[Text provided]

....

Monday, March 05, 2012

Memory Dual Carriageway

Haven't been posting much: I have been tired and life has been busy and probably quite boring in terms of blogging.
I have just been watching the BBC 4 programme on disco. I had read reviews of it and took to iPlayer to watch but I didn't think it was that good and I have turned it off. Well- it got to the BeeGees, that set of hairstyles atop squeaky voices, and my ears said 'No!'.
It triggered loads of memories of working at Sherry's nightclub in Brighton- must have been 1976 or early 1977, I think, just before punk flooded down from London. I'd gone to ask for a job; they were convinced that I was under 18 but they let me work in the burger section serving up slabs of ghastly meat on disintegrating buns with a sniff of chips at the side- I think that allowed them to have a particular sort of drinks license. I used to go home smelling of hot fat with a couple of 50 pence pieces jingling in my pocket because I got sent out to collect glasses every half an hour and if you looked on the floor by the bar you found all the loose change that had fallen out of the pockets of the eager drinkers.
Harry the doorman with high, black crinkled hair, dead eyes and a smart black suit used to break up the regular handbag fights at closing time and he sort of looked out for me.
I ended up checking in the coats, listening in to migrant workers selling girls to each other (if a girl fancied one of them and he didn't fancy her, he's sell her to his friend). They told horrific stories about the factories they worked in, in Shoreham along the coast: bits flying off machines and knocking limbs off, that sort of thing.
The music was pre-disco, much poppier than the music played by the brilliant DJ in the Art College Basement (wonder what happened to him? This was pre-Cresswell) or the amazing sounds (Manu Dibango and Philly soul) played at the Concorde on the seafront.
There were go-go dancers, and there was a great atmosphere all night, from the relative quiet at the beginning to the thronging crowd dancing themselves stupid under the red lights, the clumsily-painted plaster statues sprouting out of the walls with fags in their gobs, and the final bit of exhausted quiet after everyone left and we waited for the taxis to take us home in the cavernous and litter-strewn aftermath.
These 'simple' jobs (like working in clubs and pubs or shops) have a great dynamic, a beginning, middle and end. Professional jobs don't have that: they take up every waking moment if you let them, and drive you to an early grave (if you let them). Bits of them drip from one day to the next; you are never 'finished'; there is always something to be tweaked, improved, communicated. Anxiety runs like blood through the corridors  and email upon email builds up, stack upon stack, heading towards the last straw on the camel's back.
I used to love working in a shop too: early morning, no punters, have a cup of tea and get everything ready. Then the routine of people in ones and twos, building up to a busy crowd, till the end of the day when you lock the door and cash up. I like to see the street cleaners just after dawn, the people with hidden lives that you don't see. At that time of day the world belongs to whoever wants it; buildings tell you that they are going to outlive their owners and snigger at the ridiculousness of it all. Birds mingle with cats, and night mingles with day as the latest revellers stagger home on the same pavements as the earliest workers.
I cleaned guesthouses (condoms poked down the back of the dressing tables); washed up in a French restaurant (garlic butter up my arms: it floated on top of the water); served breakfasts in the Bedford Hotel on the seafront (pervy businessman trying to get me to feel his leg). I worked in a little antique shop called Quiet Chuckle some Saturdays (bit too quiet: I don't think we sold anything much). I worked on the door at The Alhambra whenever I could (you got to see the bands free).
And then of course, I joined a punk band, and went home every night covered in beer that people threw over us. Never spit: I think that came a couple of years later, thank goodness.

Thursday, March 01, 2012

Fave Sorta Plant

It's an iris Katharine Hodgkin, or an umbrella, or a flower that someone has scribbled on, or a mini-triffid.....

Caroline Coon's Amazing Painting

Look at this fantastic painting by Caroline Coon, entitled Fight for Democracy. The filming is by Gina Birch.

....

[Work instruction]
Copy the blog text from "And then of" up to and including "by Gina Birch.", substituting "parasol" for "umbrella".

....

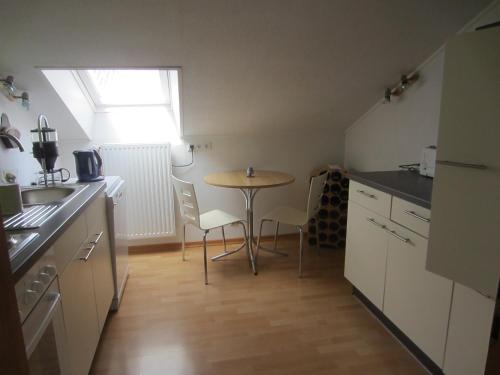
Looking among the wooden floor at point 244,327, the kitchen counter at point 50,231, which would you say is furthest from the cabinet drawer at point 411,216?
the kitchen counter at point 50,231

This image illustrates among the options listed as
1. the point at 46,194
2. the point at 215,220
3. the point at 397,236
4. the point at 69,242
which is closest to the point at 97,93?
the point at 46,194

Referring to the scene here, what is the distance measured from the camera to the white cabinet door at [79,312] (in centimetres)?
A: 130

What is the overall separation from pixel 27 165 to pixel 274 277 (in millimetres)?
1997

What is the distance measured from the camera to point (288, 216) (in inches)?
111

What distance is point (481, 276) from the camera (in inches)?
48.4

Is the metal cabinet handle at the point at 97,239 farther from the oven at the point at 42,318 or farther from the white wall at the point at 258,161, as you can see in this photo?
the white wall at the point at 258,161

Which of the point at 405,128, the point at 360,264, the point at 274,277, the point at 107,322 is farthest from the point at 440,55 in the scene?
the point at 107,322

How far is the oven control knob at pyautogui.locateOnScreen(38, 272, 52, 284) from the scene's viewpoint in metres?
1.09

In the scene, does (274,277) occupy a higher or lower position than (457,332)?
lower

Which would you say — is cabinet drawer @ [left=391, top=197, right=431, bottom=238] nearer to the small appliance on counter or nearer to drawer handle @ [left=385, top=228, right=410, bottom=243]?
drawer handle @ [left=385, top=228, right=410, bottom=243]

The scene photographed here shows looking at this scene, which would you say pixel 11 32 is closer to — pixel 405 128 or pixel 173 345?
pixel 173 345

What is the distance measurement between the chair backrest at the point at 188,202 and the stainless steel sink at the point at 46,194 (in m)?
0.78

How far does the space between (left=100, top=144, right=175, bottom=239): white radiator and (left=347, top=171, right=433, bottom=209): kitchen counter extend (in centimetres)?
171

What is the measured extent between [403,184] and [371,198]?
20 centimetres
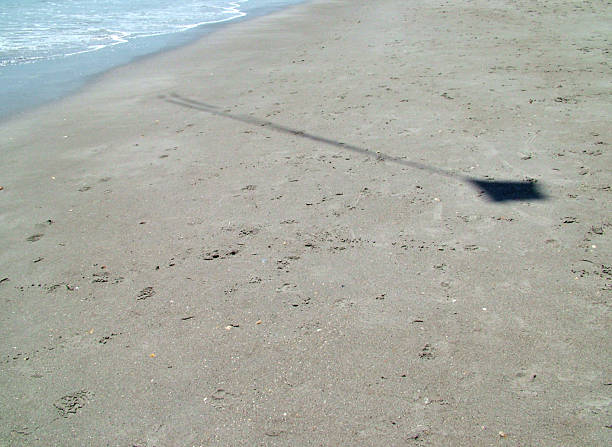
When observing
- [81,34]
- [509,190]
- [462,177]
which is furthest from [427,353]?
[81,34]

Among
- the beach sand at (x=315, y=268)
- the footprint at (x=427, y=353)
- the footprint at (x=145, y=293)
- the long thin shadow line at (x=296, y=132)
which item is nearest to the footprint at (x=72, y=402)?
the beach sand at (x=315, y=268)

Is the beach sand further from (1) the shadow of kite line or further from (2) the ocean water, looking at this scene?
(2) the ocean water

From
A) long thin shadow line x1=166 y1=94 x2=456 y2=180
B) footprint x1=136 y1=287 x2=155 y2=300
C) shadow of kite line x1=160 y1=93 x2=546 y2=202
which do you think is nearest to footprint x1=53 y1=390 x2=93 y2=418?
footprint x1=136 y1=287 x2=155 y2=300

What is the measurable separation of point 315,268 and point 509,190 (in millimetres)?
2424

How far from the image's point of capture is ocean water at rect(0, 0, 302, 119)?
11930 mm

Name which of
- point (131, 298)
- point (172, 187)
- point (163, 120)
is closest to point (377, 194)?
point (172, 187)

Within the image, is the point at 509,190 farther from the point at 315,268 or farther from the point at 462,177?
the point at 315,268

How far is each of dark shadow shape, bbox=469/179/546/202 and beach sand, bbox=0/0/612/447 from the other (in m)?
0.04

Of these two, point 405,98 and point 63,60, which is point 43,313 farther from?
point 63,60

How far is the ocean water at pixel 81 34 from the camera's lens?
11.9m

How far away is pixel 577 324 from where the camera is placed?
3.84m

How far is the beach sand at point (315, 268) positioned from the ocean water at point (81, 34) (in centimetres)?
291

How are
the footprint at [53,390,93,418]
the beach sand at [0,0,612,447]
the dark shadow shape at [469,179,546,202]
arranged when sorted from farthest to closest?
the dark shadow shape at [469,179,546,202]
the footprint at [53,390,93,418]
the beach sand at [0,0,612,447]

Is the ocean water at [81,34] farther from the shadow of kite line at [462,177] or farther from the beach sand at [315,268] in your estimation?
the shadow of kite line at [462,177]
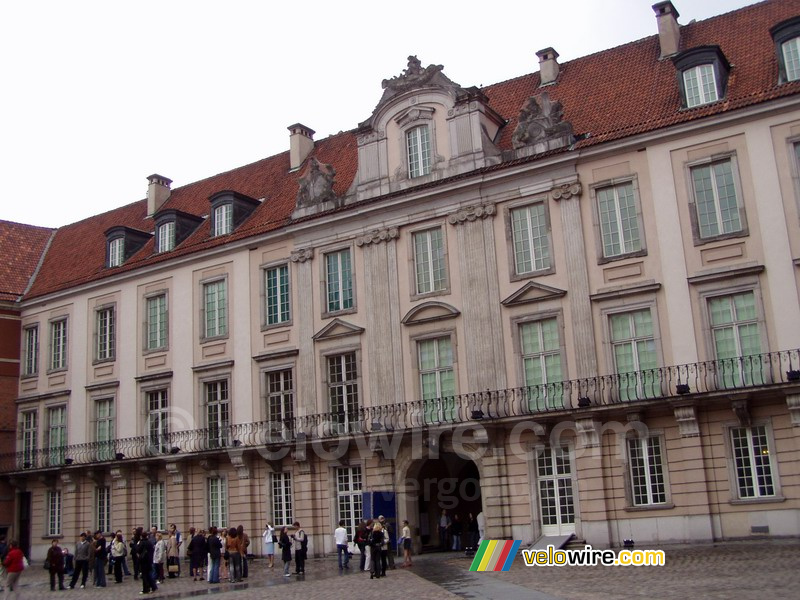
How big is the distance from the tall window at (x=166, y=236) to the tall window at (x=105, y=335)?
123 inches

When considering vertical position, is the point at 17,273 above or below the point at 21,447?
above

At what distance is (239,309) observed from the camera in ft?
107

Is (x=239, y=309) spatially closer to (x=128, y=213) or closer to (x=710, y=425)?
(x=128, y=213)

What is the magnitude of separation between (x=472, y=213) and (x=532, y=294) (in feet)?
10.6

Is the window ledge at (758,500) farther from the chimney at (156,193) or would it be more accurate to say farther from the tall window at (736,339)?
the chimney at (156,193)

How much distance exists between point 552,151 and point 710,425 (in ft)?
28.7

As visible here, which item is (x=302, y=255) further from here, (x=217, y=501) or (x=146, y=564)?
(x=146, y=564)

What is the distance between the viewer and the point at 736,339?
23.7m

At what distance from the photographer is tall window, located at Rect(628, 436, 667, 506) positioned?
24.1 meters

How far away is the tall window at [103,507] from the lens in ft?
115

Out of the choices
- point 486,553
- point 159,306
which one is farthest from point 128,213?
point 486,553

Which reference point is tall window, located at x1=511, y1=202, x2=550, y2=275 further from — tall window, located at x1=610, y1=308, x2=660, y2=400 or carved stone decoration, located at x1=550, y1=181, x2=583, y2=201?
tall window, located at x1=610, y1=308, x2=660, y2=400

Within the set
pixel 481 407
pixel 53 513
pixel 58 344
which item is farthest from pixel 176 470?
pixel 481 407

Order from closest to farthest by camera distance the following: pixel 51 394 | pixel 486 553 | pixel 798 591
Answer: pixel 798 591 < pixel 486 553 < pixel 51 394
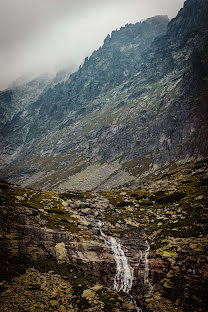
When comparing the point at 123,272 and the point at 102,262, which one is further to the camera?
the point at 102,262

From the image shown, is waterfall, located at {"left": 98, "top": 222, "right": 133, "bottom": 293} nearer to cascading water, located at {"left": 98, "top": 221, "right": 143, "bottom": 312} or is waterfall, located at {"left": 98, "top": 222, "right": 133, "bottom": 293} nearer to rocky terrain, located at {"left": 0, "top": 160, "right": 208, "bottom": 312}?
cascading water, located at {"left": 98, "top": 221, "right": 143, "bottom": 312}

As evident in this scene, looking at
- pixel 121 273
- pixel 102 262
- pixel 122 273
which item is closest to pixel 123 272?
pixel 122 273

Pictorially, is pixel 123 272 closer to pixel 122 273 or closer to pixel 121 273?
pixel 122 273

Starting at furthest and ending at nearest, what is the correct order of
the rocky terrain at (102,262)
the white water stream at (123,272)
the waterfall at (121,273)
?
the waterfall at (121,273)
the white water stream at (123,272)
the rocky terrain at (102,262)

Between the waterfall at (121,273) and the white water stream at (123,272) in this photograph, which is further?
the waterfall at (121,273)

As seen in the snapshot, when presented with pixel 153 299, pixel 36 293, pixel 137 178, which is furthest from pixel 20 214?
pixel 137 178

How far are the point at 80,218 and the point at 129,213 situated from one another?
14.9 m

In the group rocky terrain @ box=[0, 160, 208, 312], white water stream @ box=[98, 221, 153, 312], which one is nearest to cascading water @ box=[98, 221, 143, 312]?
white water stream @ box=[98, 221, 153, 312]

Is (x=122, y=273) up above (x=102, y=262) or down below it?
below

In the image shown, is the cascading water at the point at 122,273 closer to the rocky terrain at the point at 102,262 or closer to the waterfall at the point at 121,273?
the waterfall at the point at 121,273

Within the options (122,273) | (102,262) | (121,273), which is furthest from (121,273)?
(102,262)

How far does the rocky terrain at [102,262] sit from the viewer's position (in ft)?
83.5

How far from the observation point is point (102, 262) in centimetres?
3425

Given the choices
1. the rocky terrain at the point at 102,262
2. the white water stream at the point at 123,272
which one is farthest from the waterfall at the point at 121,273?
the rocky terrain at the point at 102,262
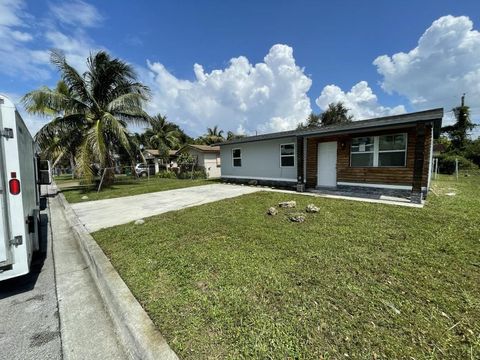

....

[Result below]
And then of course, I joined a punk band, and went home every night covered in beer that people threw over us. Never spit: I think that came a couple of years later, thank goodness.

Thursday, March 01, 2012

Fave Sorta Plant

It's an iris Katharine Hodgkin, or an parasol, or a flower that someone has scribbled on, or a mini-triffid.....

Caroline Coon's Amazing Painting

Look at this fantastic painting by Caroline Coon, entitled Fight for Democracy. The filming is by Gina Birch.